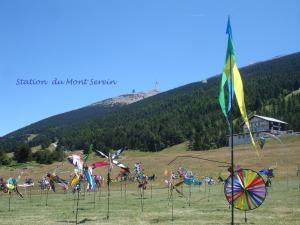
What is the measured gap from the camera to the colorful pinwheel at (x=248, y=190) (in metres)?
19.0

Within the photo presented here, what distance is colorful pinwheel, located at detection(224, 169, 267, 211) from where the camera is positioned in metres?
19.0

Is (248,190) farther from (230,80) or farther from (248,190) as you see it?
(230,80)

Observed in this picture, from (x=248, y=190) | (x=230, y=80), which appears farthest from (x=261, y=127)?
(x=230, y=80)

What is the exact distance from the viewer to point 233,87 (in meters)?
13.5

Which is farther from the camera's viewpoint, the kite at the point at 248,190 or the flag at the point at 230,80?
the kite at the point at 248,190

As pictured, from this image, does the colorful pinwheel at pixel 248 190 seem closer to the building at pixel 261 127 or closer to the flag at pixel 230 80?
the flag at pixel 230 80

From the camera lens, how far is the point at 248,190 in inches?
751

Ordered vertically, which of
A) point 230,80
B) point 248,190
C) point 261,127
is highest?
point 261,127

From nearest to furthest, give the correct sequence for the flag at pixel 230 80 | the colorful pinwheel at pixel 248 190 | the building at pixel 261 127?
1. the flag at pixel 230 80
2. the colorful pinwheel at pixel 248 190
3. the building at pixel 261 127

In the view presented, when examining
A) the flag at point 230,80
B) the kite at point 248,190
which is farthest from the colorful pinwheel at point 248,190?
the flag at point 230,80

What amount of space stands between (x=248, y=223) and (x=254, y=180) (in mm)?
5164

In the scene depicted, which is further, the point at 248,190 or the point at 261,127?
the point at 261,127

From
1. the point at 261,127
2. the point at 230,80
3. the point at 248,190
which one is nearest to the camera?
the point at 230,80

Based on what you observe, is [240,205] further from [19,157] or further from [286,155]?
[19,157]
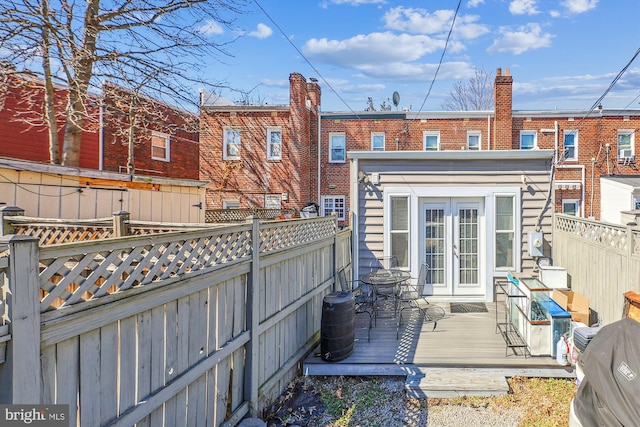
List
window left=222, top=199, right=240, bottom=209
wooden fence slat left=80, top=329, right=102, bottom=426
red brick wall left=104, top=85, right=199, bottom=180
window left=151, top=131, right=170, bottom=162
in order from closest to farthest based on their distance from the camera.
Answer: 1. wooden fence slat left=80, top=329, right=102, bottom=426
2. red brick wall left=104, top=85, right=199, bottom=180
3. window left=151, top=131, right=170, bottom=162
4. window left=222, top=199, right=240, bottom=209

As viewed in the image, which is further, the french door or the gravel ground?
the french door

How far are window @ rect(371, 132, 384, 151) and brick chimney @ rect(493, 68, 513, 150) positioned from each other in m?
4.82

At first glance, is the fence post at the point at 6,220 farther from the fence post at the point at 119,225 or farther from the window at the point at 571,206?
the window at the point at 571,206

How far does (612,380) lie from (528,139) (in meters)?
16.9

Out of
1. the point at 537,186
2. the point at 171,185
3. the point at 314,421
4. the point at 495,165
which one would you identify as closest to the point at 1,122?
the point at 171,185

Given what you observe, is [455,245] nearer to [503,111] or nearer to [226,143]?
[503,111]

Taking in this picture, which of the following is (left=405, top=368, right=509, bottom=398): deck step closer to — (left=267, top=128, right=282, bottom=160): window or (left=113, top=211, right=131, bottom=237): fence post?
(left=113, top=211, right=131, bottom=237): fence post

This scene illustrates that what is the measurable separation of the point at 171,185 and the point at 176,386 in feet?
29.4

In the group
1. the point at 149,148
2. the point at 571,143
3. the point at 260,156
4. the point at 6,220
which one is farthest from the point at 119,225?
the point at 571,143

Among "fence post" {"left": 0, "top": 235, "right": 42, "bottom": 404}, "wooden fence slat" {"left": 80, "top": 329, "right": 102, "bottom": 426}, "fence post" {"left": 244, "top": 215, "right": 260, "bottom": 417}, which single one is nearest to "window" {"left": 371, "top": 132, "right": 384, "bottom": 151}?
"fence post" {"left": 244, "top": 215, "right": 260, "bottom": 417}

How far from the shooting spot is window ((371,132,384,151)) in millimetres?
18000

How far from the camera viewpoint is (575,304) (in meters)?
6.19

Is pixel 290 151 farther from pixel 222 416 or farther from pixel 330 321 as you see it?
pixel 222 416

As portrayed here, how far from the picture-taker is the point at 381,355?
5.52 meters
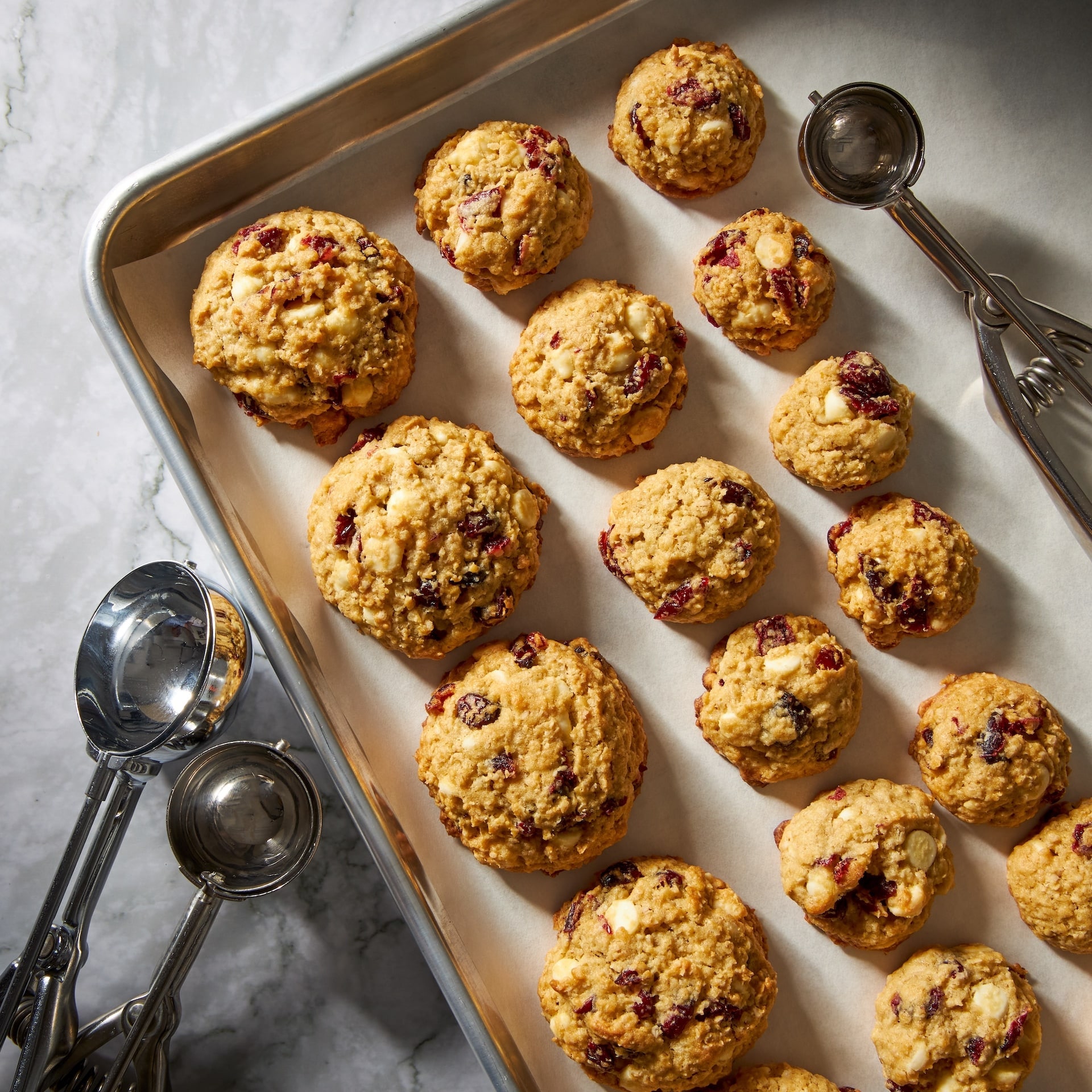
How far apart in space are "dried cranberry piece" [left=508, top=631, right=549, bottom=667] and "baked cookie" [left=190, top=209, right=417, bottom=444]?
2.15ft

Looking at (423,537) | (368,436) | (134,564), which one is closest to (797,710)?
(423,537)

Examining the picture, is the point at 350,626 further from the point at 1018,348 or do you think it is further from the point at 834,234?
the point at 1018,348

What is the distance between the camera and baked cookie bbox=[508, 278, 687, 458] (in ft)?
6.70

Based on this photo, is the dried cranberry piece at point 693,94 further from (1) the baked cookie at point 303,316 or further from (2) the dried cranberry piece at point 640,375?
(1) the baked cookie at point 303,316

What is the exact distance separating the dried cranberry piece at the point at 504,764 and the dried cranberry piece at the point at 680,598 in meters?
0.49

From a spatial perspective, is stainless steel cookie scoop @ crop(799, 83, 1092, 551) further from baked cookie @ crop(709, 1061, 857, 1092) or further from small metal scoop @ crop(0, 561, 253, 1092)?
small metal scoop @ crop(0, 561, 253, 1092)

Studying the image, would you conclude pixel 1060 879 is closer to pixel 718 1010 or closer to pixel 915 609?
pixel 915 609

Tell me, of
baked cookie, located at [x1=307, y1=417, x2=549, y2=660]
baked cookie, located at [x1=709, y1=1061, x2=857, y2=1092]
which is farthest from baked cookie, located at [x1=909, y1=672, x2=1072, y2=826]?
baked cookie, located at [x1=307, y1=417, x2=549, y2=660]

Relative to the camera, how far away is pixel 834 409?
2102mm

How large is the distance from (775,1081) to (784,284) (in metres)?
1.86

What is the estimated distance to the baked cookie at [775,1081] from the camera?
2074 millimetres

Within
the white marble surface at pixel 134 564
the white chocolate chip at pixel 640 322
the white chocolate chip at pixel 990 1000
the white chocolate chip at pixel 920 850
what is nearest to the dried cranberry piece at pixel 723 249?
the white chocolate chip at pixel 640 322

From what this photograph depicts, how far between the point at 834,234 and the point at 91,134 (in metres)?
1.90

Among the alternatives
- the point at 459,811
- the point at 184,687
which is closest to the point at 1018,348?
the point at 459,811
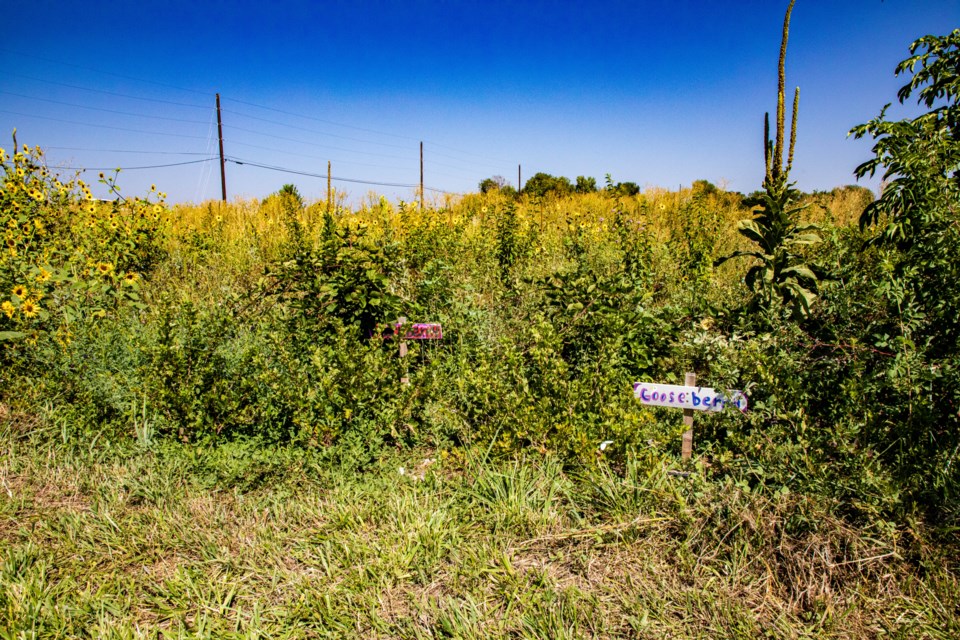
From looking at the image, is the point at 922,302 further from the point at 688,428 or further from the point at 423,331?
the point at 423,331

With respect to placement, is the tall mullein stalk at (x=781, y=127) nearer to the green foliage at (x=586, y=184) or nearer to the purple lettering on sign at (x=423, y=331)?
the purple lettering on sign at (x=423, y=331)

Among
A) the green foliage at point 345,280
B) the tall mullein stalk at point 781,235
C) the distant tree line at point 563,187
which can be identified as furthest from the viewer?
the distant tree line at point 563,187

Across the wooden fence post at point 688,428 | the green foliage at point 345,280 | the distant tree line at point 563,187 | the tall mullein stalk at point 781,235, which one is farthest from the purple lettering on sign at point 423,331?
the distant tree line at point 563,187

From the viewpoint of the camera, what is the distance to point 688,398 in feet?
8.19

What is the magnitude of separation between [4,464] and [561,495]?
2936 mm

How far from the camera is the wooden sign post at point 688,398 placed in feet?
7.87

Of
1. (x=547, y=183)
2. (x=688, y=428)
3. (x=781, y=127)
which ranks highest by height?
(x=547, y=183)

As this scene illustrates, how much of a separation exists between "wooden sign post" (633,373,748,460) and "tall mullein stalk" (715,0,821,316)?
1044mm

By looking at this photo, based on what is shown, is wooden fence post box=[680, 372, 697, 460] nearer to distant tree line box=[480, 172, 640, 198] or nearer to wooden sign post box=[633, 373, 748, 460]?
wooden sign post box=[633, 373, 748, 460]

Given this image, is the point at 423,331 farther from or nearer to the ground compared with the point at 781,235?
nearer to the ground

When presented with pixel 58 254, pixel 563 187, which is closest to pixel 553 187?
pixel 563 187

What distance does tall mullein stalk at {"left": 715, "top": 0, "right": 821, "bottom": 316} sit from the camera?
3.22 meters

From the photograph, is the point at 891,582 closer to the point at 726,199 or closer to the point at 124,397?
::::::::::
* [Brief]: Repeat, word for word, every line from the line that contains "As this scene" to the end of the entries; include both of those lines and no others.

* [Answer for this exercise]:
As this scene illustrates, how much of a separation exists between "wooden sign post" (633,373,748,460) and "tall mullein stalk" (715,0,821,316)?
1044mm

By looking at this photo, based on what is shown, is wooden fence post box=[680, 372, 697, 460] nearer to distant tree line box=[480, 172, 640, 198] or nearer to wooden sign post box=[633, 373, 748, 460]?
wooden sign post box=[633, 373, 748, 460]

Given this image, is the point at 423,331 farther from or nearer to the ground compared with the point at 781,235?
nearer to the ground

When presented with pixel 58 254, pixel 563 187, which is closest to pixel 553 187?
pixel 563 187

What distance does tall mullein stalk at {"left": 715, "top": 0, "right": 821, "bottom": 316} sit from the camera?
3.22 meters

From the photograph, is the point at 891,582 closer to the point at 726,199 or closer to the point at 124,397?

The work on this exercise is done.